17 января 1742 г. толпа, тем более жадная до кровавых зрелищ, чем чаще их ей дают, собралась на Васильевском острове вокруг эшафота, сколоченного из простых досок. Ни черной обивки, ни красного ковра; смерть и мучения в самом незатейливом уборе! Императрица уехала накануне в один из загородных домов. Таков был всегда ее образ действий в подобных случаях: обнаружить чувствительность и, закрыв глаза, предоставить другим поступать как бы по своему усмотрению. Впрочем, она не намеревалась дать полную волю кровожадности судей. В сущности, она желала строгих кар лишь для того, чтобы иметь возможность проявить милосердие, которым кичилась.

Не владевший, вследствие подагры, ногами бывший канцлер Остерман был привезен в санях на место казни.
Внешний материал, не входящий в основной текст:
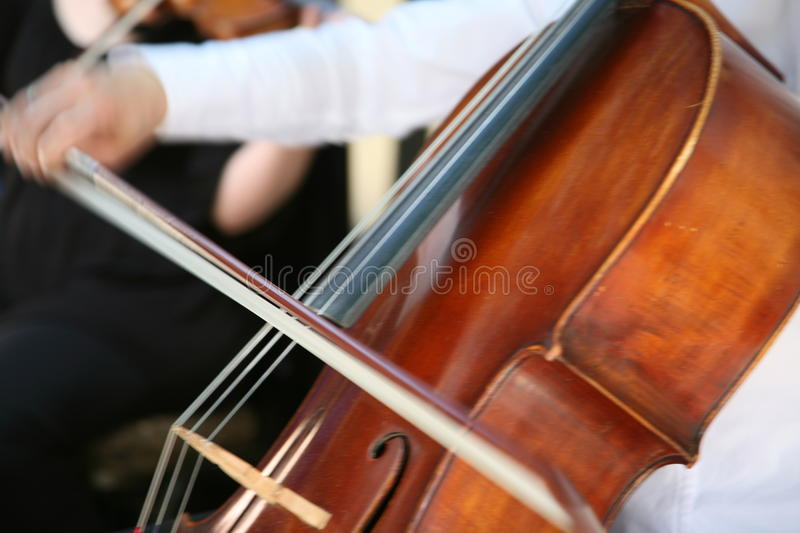 Playing cello stock images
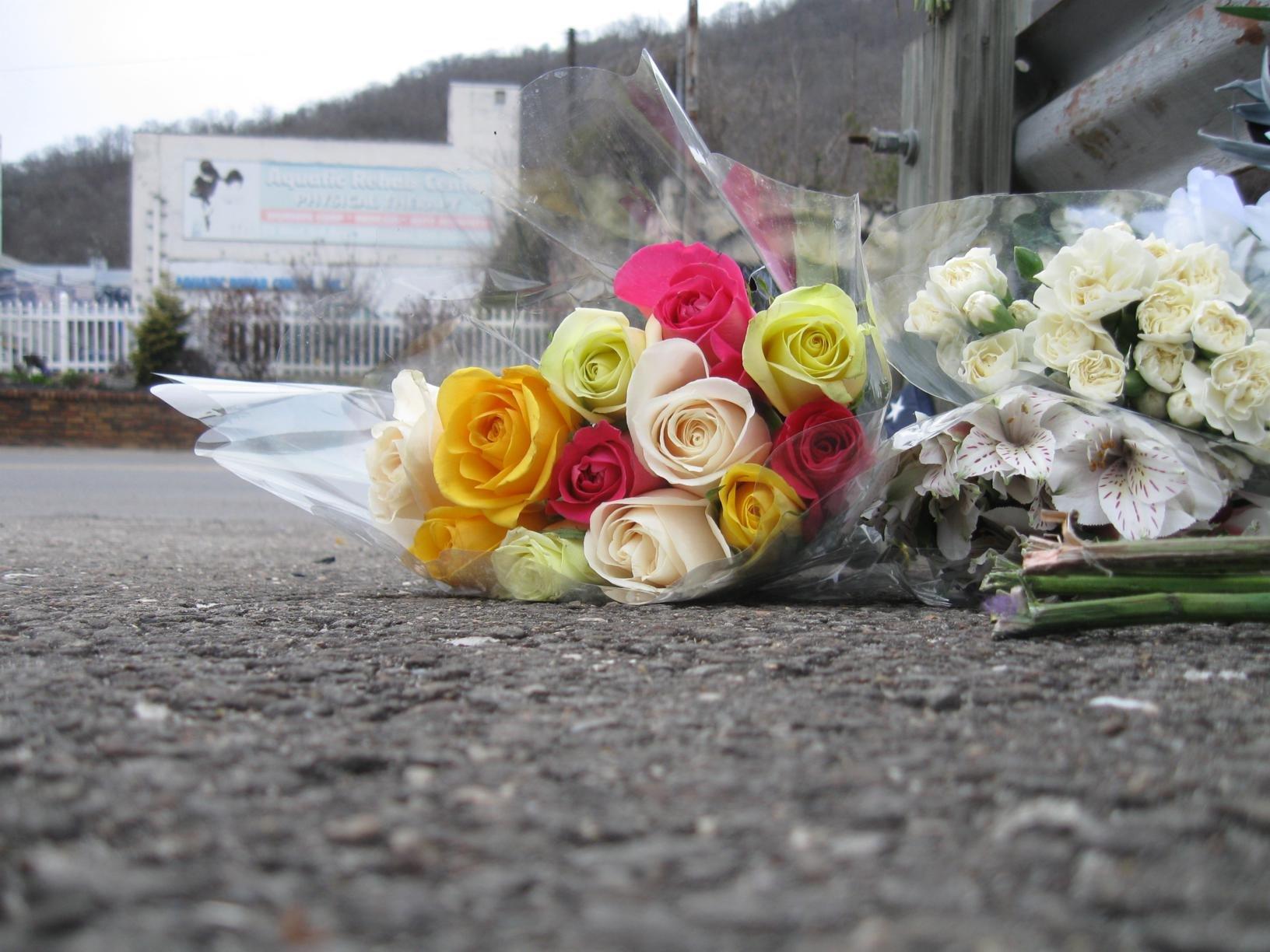 Flowers adorned Crum's memorial.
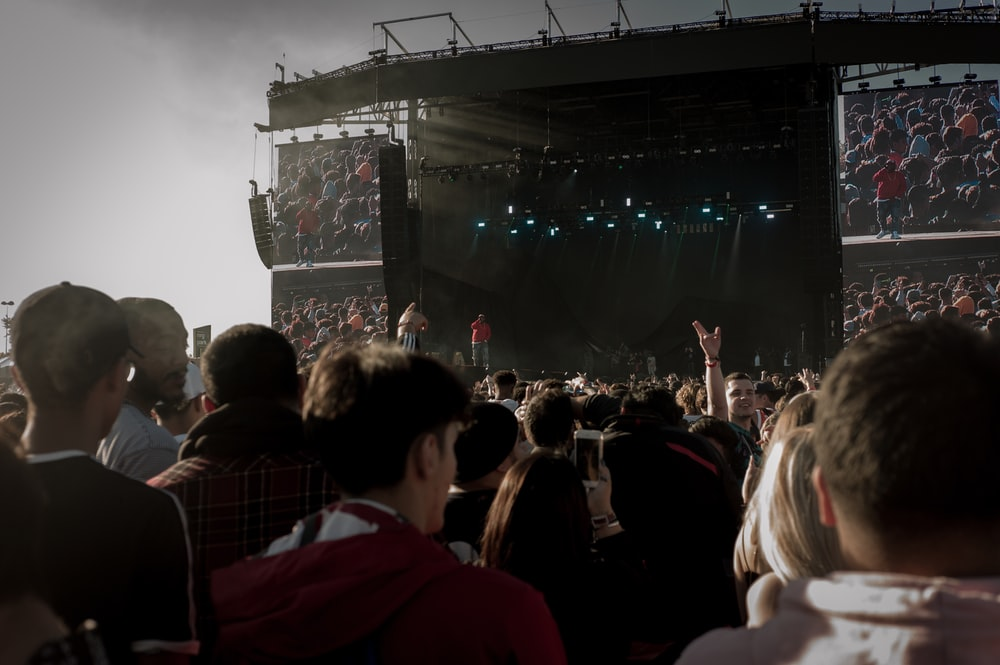 crowd in front of black stage during daytime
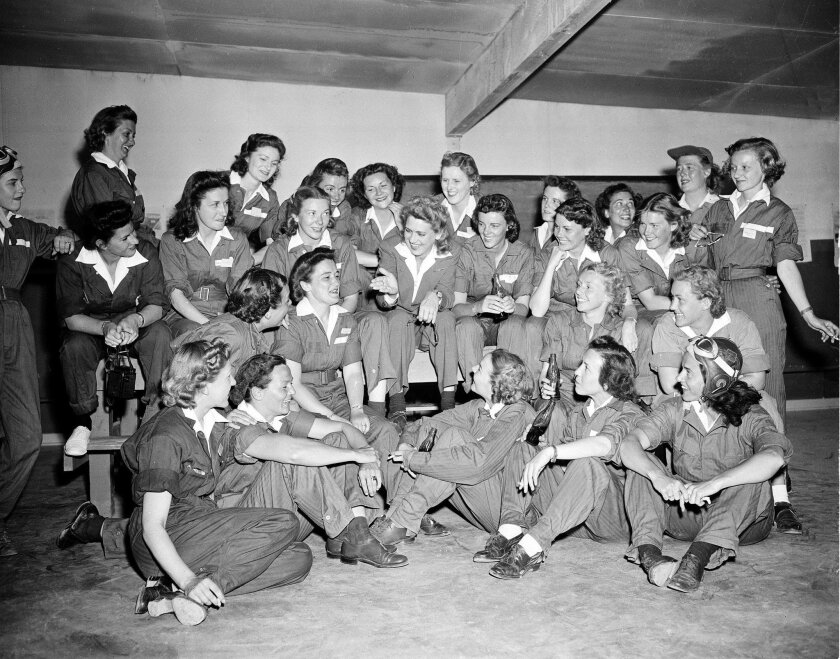 Jacqueline Cochran (center), gesturing, is surrounded by female pilots during a bull session in the ready room at Avenger Field, near Sweetwater, Texas, on April 25, 1943. Cochran, an accomplished flight captain, is director of the Women's Airforce Service Pilots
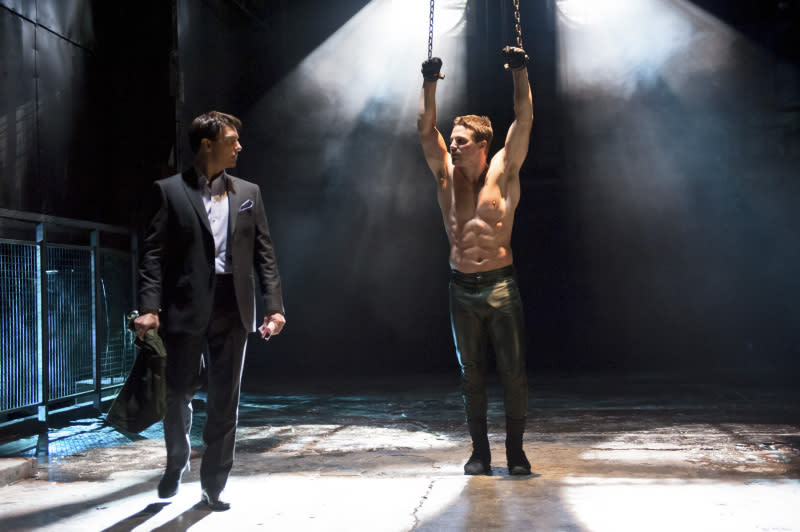 """Sacrifice"" -- John Barrowman as Malcolm Merlyn and Stephen Amell as Oliver Queen"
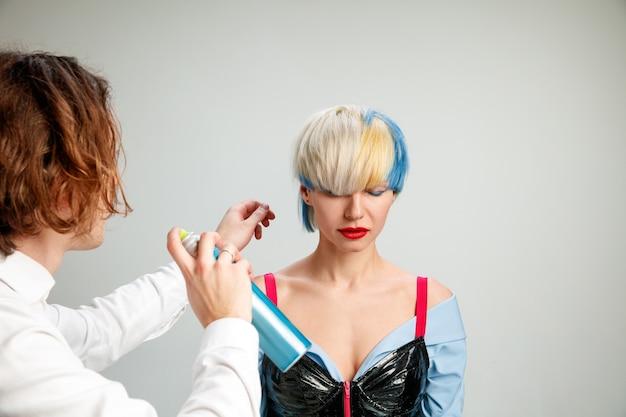 Photo montrant une femme adulte au salon de coiffure. photo de studio de jeune fille gracieuse avec coupe courte élégante et cheveux colorés sur fond gris et mains de coiffeur.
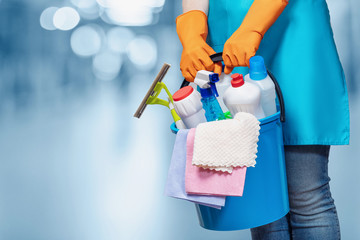 A cleaning lady is holding a bucket of cleaning products on a blurred background.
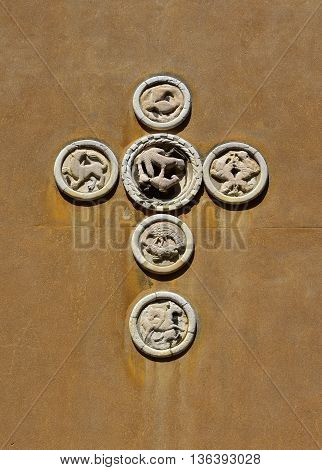 Six medieval patera (venice traditional public art) with animals and bird on a wall to form a cross
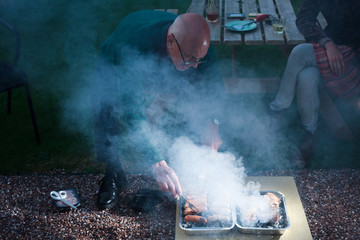Senior man cooking on a barbecue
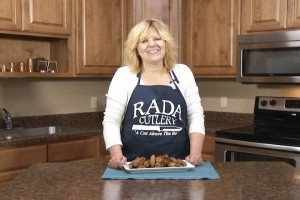 Kristy with completed garlicky chicken wings.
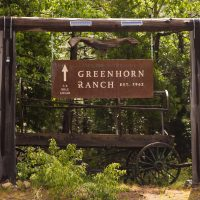 Hanging sign indicating that the Greenhorn Ranch is 1/4 mile away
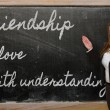 Teacher showing Friendship is love with understanding on blackbo — Stock Photo #25832767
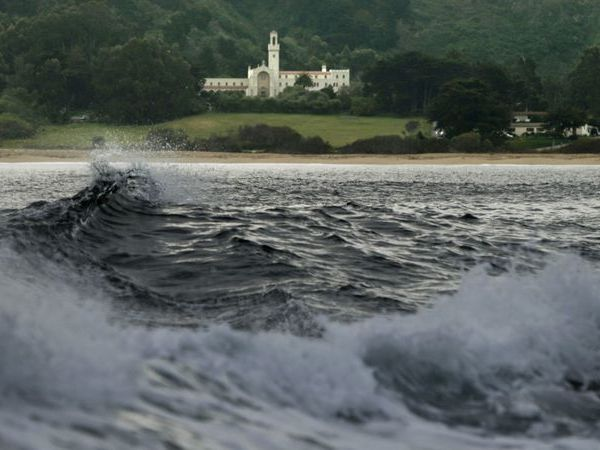 Waves break at Monastery Beach, with the Chapel of the Carmelite Monastery in the background, in Carmel in this 2013 file photo. (Credit: Mark Boster / Los Angeles Times)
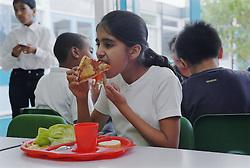 Primary school girl eating dinner in canteen,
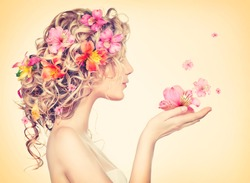 Beauty girl takes beautiful flowers in her hands. Blowing flower. Hairstyle with flowers.  Fantasy girl portrait in pastel colors. Summer fairy portrait. Long permed hair.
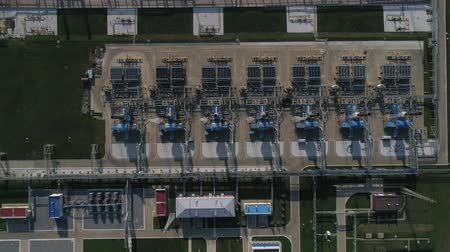 4K Aerial shot from oil tanks and towers in a refinery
Он появился в легендарном костюме, уж десять лет известном европейскому дипломатическому миру: старой лисьей шубе, коротком парике и черной бархатной шапочке. Он выслушал свой приговор со свойственным ему выражением сосредоточенного внимания, кивая головой в некоторых местах или поднимая глаза к небу. На эшафоте ему объявили, что императрица, в своем милосердии, четвертовать его не приказала и что ему просто отрубят голову. Он добровольно отдался в руки палача; повинуясь всем его указаниям, заложил руки назад, которые держал прежде вытянутыми вперед. Ему сняли парик, расстегнули ворот рубашки, и палач уже выхватил топор из мешка медвежьей шкуры, когда внезапно, как в театре, произошла новая перемена действия, и ему объявили новое полупомилование: смертная казнь заменялась вечной ссылкой.

Может быть, несчастный Остерман этого и ожидал. Хорошо изучив державных женщин, он, пожалуй, предугадал эту чисто женскую по своей жестокости и коварству сцену. Подручный палача выпрямил его ударом ноги; он спокойно попросил свой парик, аккуратно застегнул шубу и стал ждать, чтоб с ним поступили по воле ее величества. Толпа зароптала. Зрелище обрывалось, и толпа предвидела дальнейшие разочарования того же порядка. Кровь действительно не была пролита. Но понадобилось заступничество стражи, дабы помешать зрителям по-своему изменить характер представления.

Остерману пришлось ехать в Березов, ужасный сибирский поселок, уже известный моим читателям. Его жена пожелала последовать за ним, и она же привезла оттуда его тело в 1747 г. Елизавета лишилась таким образом слуги, равного которому ей было не найти. Как государственный деятель, Остерман не был совершенством. Бирон едкой, но верной черточкой отметил свойственные ему привычки: «Когда выходил флот с артиллерией, тогда он… был болен. Когда пришло известие, что взят (наш) фрегат с 3 пакетботами и иностранные корабельщики имели еще много подобных известий, то он говорил точно так же… Но когда флот возвратился со славою, то он был здоров и принимал участие в том: не хорошее ли решение приняли мы? говаривал он и тому подобное».[60] Но с этими слабостями соединялись крайне редкие умственные дарования и совершенно исключительное ввиду эпохи и среды благородство: будучи почти полновластным хозяином внешней политики, бывший канцлер проявил чрезвычайно ясное понимание интересов страны, неослабное рвение в служении им, и вместе с тем отошел от власти почти бедняком. В 1741 г., по подписании трактата с Англией, он даже отказался от обычного вознаграждения в пятнадцать тысяч фунтов, попросив для себя взамен перстень или какой-либо художественный предмет; его же коллеги, с Черкасским во главе, хотя и чрезвычайно богатые, предпочитали брать деньги.[61] Мне еще придется говорить, насколько устранение его от дел отозвалось на царствовании Елизаветы.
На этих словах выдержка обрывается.